**Consegne dell'esercizio**:
(a) Quali premi ricevette Anna Maria Ortese secondo l'articolo a lei dedicato?
(b) Ripeti fedelmente il passo dell'articolo su Anna Maria Ortese che comincia con "Quella della Ortese" e termina con "sola di tutti.".

**Estratto del documento**:

· · · · ·

La grande favola solitaria di Anna Maria Ortese

Giulia Ciarapica

Quella della Ortese è, tutto sommato, una grande favola solitaria, perché lei è fatta al cinquanta per cento di solitudine e al cinquanta per cento di dolorosa nostalgia

E’ scomparsa senza far rumore vent’anni fa, nel 1998. E’ considerata una delle più grandi scrittrici del XX secolo, ma oggi nessuno o quasi ne parla più. In pochi sono riusciti ad avvicinarla, a entrare in sintonia con la sua poetica: sfuggente, surreale, metafisica. Vinse il Premio Strega e fu insignita del Premio Viareggio. Scrisse opere di estrema bellezza ma di grande complessità, con una lingua tutta sua, una lingua simbolica, “rovesciata”, tesa a raccontare quella “seconda realtà” di cui il suo piccolo mondo era fatto. Stiamo parlando di Anna Maria Ortese, la grande incompresa e la più sola di tutti.

· · · · ·

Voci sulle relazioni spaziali
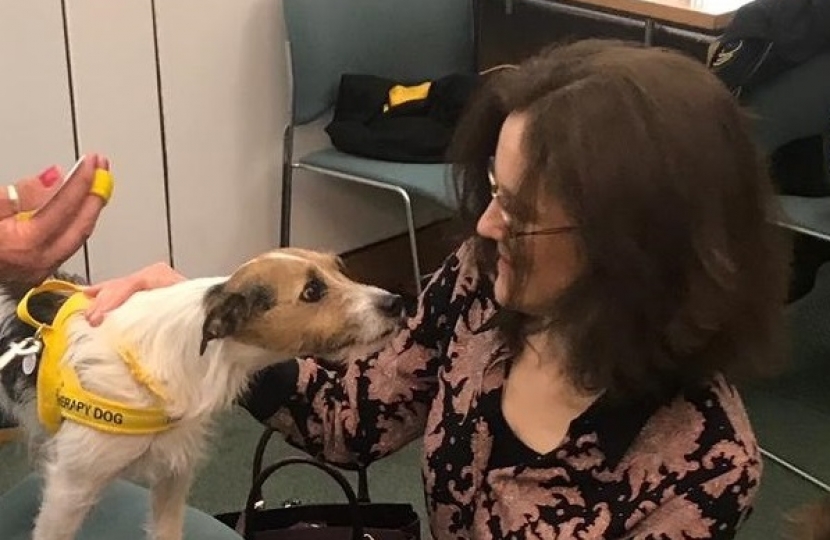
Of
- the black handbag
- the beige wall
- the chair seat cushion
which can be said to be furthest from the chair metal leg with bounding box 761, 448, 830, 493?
the black handbag

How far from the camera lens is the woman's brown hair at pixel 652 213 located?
1138 millimetres

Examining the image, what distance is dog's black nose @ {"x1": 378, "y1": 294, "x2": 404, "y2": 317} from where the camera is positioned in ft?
5.34

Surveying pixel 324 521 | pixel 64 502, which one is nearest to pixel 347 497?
pixel 324 521

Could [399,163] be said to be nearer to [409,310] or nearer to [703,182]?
[409,310]

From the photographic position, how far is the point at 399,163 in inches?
119

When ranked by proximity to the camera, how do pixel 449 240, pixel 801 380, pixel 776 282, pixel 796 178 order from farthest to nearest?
pixel 801 380
pixel 796 178
pixel 449 240
pixel 776 282

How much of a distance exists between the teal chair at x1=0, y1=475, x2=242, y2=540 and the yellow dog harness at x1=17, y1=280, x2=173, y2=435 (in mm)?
117

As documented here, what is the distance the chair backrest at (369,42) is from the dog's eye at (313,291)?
147cm

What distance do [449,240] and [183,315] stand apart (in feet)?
1.19

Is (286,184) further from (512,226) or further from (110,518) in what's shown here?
(512,226)

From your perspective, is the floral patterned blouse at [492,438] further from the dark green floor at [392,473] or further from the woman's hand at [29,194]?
the dark green floor at [392,473]

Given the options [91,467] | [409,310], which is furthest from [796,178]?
[91,467]

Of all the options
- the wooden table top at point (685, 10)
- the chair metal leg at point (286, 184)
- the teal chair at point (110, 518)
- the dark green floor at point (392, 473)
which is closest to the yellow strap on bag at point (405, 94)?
the chair metal leg at point (286, 184)

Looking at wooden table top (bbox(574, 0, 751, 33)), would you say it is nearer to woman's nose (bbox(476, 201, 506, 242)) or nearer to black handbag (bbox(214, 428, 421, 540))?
black handbag (bbox(214, 428, 421, 540))
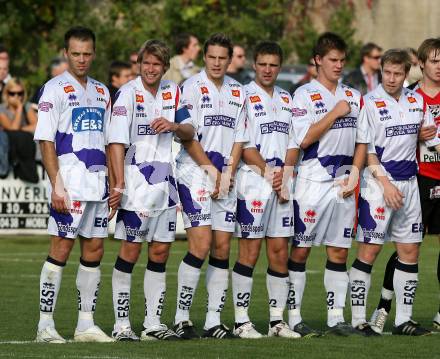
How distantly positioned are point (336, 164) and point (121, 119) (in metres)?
1.79

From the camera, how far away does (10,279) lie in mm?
14805

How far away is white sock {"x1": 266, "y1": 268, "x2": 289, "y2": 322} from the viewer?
1112 cm

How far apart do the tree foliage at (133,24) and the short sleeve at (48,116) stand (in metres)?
14.6

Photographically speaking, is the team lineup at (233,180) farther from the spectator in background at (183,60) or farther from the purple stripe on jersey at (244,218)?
the spectator in background at (183,60)

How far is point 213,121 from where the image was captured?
1099 cm

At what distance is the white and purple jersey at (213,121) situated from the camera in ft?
36.0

· · · · ·

**Risposte complete**:
(a) Vinse il Premio Strega e fu insignita del Premio Viareggio.

(b)
Quella della Ortese è, tutto sommato, una grande favola solitaria, perché lei è fatta al cinquanta per cento di solitudine e al cinquanta per cento di dolorosa nostalgia

E’ scomparsa senza far rumore vent’anni fa, nel 1998. E’ considerata una delle più grandi scrittrici del XX secolo, ma oggi nessuno o quasi ne parla più. In pochi sono riusciti ad avvicinarla, a entrare in sintonia con la sua poetica: sfuggente, surreale, metafisica. Vinse il Premio Strega e fu insignita del Premio Viareggio. Scrisse opere di estrema bellezza ma di grande complessità, con una lingua tutta sua, una lingua simbolica, “rovesciata”, tesa a raccontare quella “seconda realtà” di cui il suo piccolo mondo era fatto. Stiamo parlando di Anna Maria Ortese, la grande incompresa e la più sola di tutti.